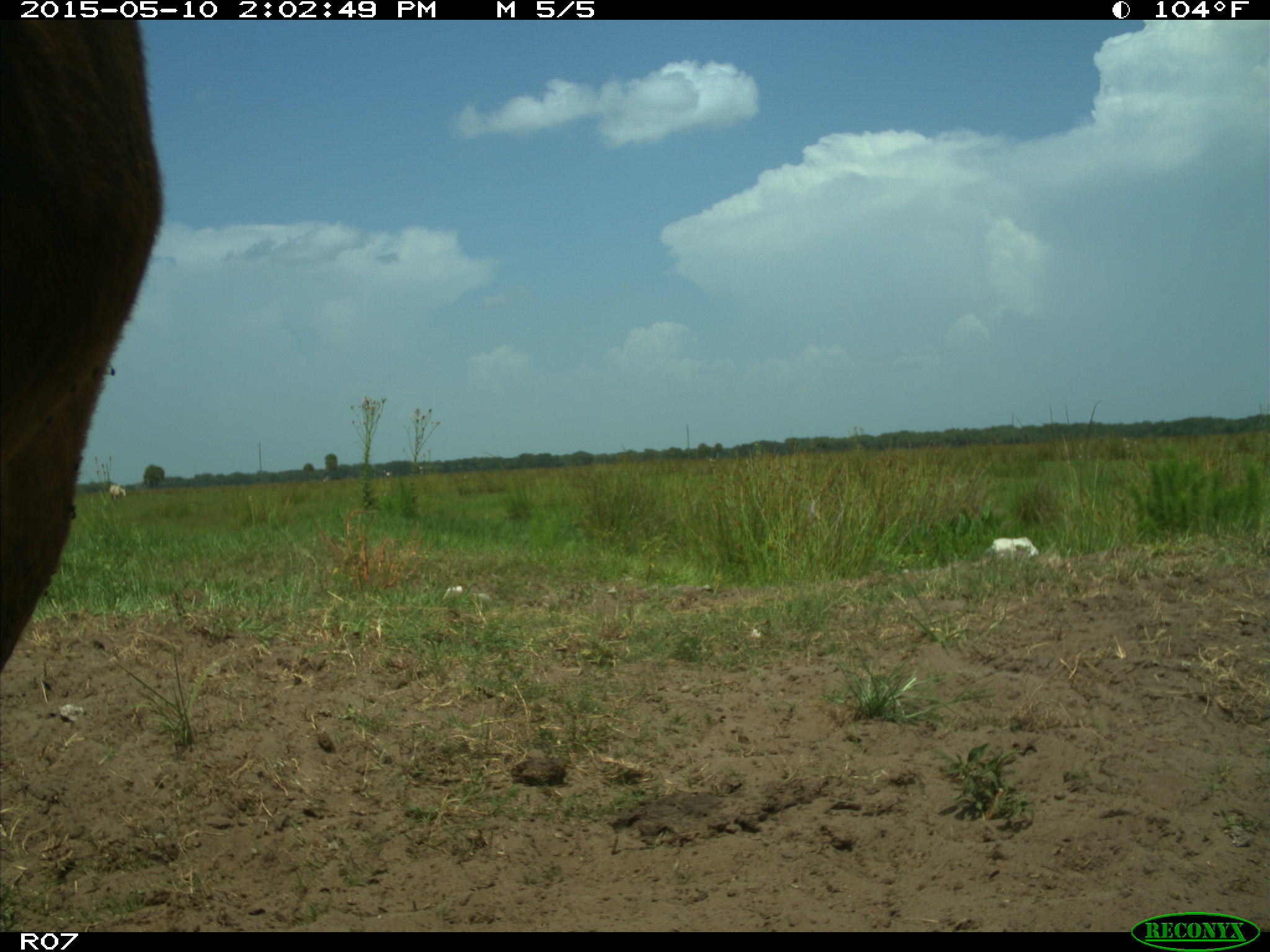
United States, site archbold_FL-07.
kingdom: Animalia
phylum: Chordata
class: Mammalia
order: Artiodactyla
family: Bovidae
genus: Bos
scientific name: Bos taurus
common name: domestic cow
Bos taurus (domestic cow).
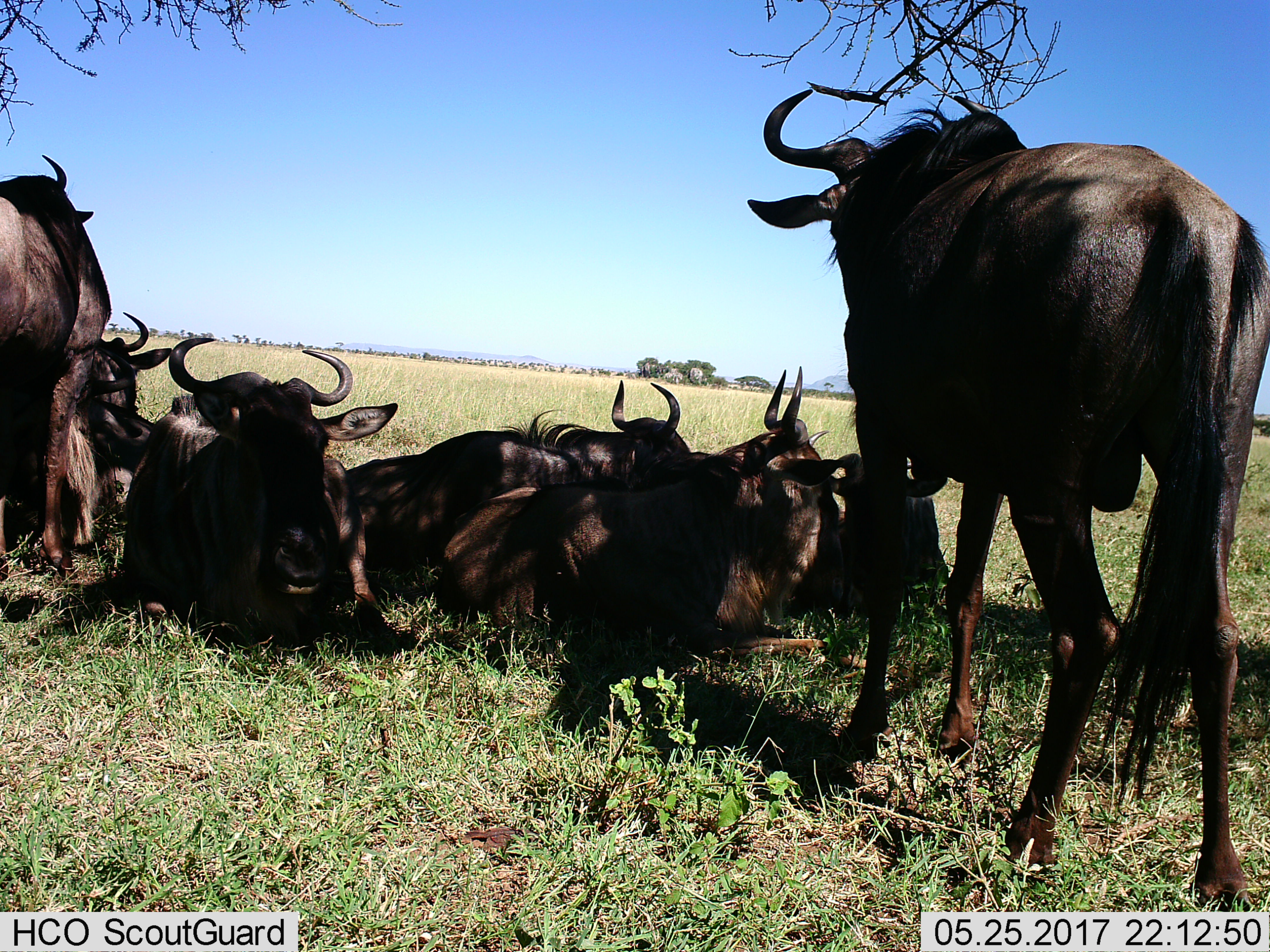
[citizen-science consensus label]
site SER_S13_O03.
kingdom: Animalia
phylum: Chordata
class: Mammalia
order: Artiodactyla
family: Bovidae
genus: Connochaetes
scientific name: Connochaetes taurinus taurinus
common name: blue wildebeest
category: wildebeestblue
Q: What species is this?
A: Wildebeestblue (blue wildebeest) (Connochaetes taurinus taurinus).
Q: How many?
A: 7.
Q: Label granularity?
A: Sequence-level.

**Problem description**. Lines before the one containing "scientific name: Connochaetes" are left out. Repeat that line and all lines after it in the records above exactly.

**Task result**.
scientific name: Connochaetes taurinus taurinus
common name: blue wildebeest
category: wildebeestblue
Q: What species is this?
A: Wildebeestblue (blue wildebeest) (Connochaetes taurinus taurinus).
Q: How many?
A: 7.
Q: Label granularity?
A: Sequence-level.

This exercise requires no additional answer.